(PROVIDED DATA begins)
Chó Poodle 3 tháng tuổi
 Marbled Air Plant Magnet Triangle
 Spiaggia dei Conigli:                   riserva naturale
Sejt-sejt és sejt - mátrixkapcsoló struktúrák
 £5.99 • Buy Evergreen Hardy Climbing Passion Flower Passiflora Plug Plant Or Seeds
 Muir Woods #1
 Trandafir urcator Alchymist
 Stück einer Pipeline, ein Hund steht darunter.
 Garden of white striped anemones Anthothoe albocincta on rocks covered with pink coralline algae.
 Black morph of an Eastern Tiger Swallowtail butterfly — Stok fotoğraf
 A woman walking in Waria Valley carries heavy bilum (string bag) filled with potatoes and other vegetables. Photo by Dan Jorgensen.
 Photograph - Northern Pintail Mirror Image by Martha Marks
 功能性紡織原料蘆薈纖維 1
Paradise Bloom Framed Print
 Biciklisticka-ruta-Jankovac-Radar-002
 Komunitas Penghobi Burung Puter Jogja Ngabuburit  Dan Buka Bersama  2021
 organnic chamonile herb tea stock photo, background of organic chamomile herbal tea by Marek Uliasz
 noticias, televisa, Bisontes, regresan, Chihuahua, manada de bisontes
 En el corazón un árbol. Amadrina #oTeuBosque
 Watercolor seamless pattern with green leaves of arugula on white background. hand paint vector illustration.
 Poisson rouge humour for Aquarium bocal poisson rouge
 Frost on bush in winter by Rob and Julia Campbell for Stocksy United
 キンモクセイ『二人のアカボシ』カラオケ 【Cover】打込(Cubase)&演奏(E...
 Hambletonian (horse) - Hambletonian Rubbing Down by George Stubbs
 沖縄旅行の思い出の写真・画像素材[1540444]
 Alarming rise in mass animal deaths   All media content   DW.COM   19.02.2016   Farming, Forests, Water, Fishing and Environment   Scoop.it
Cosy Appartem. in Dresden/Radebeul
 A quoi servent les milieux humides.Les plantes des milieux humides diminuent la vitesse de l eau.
(PROVIDED DATA ends)
_ABOUT THIS EXERCISE_
Retype the records above in full, with no differences.

_WRITTEN RESPONSE_
Chó Poodle 3 tháng tuổi
 Marbled Air Plant Magnet Triangle
 Spiaggia dei Conigli:                   riserva naturale
Sejt-sejt és sejt - mátrixkapcsoló struktúrák
 £5.99 • Buy Evergreen Hardy Climbing Passion Flower Passiflora Plug Plant Or Seeds
 Muir Woods #1
 Trandafir urcator Alchymist
 Stück einer Pipeline, ein Hund steht darunter.
 Garden of white striped anemones Anthothoe albocincta on rocks covered with pink coralline algae.
 Black morph of an Eastern Tiger Swallowtail butterfly — Stok fotoğraf
 A woman walking in Waria Valley carries heavy bilum (string bag) filled with potatoes and other vegetables. Photo by Dan Jorgensen.
 Photograph - Northern Pintail Mirror Image by Martha Marks
 功能性紡織原料蘆薈纖維 1
Paradise Bloom Framed Print
 Biciklisticka-ruta-Jankovac-Radar-002
 Komunitas Penghobi Burung Puter Jogja Ngabuburit  Dan Buka Bersama  2021
 organnic chamonile herb tea stock photo, background of organic chamomile herbal tea by Marek Uliasz
 noticias, televisa, Bisontes, regresan, Chihuahua, manada de bisontes
 En el corazón un árbol. Amadrina #oTeuBosque
 Watercolor seamless pattern with green leaves of arugula on white background. hand paint vector illustration.
 Poisson rouge humour for Aquarium bocal poisson rouge
 Frost on bush in winter by Rob and Julia Campbell for Stocksy United
 キンモクセイ『二人のアカボシ』カラオケ 【Cover】打込(Cubase)&演奏(E...
 Hambletonian (horse) - Hambletonian Rubbing Down by George Stubbs
 沖縄旅行の思い出の写真・画像素材[1540444]
 Alarming rise in mass animal deaths   All media content   DW.COM   19.02.2016   Farming, Forests, Water, Fishing and Environment   Scoop.it
Cosy Appartem. in Dresden/Radebeul
 A quoi servent les milieux humides.Les plantes des milieux humides diminuent la vitesse de l eau.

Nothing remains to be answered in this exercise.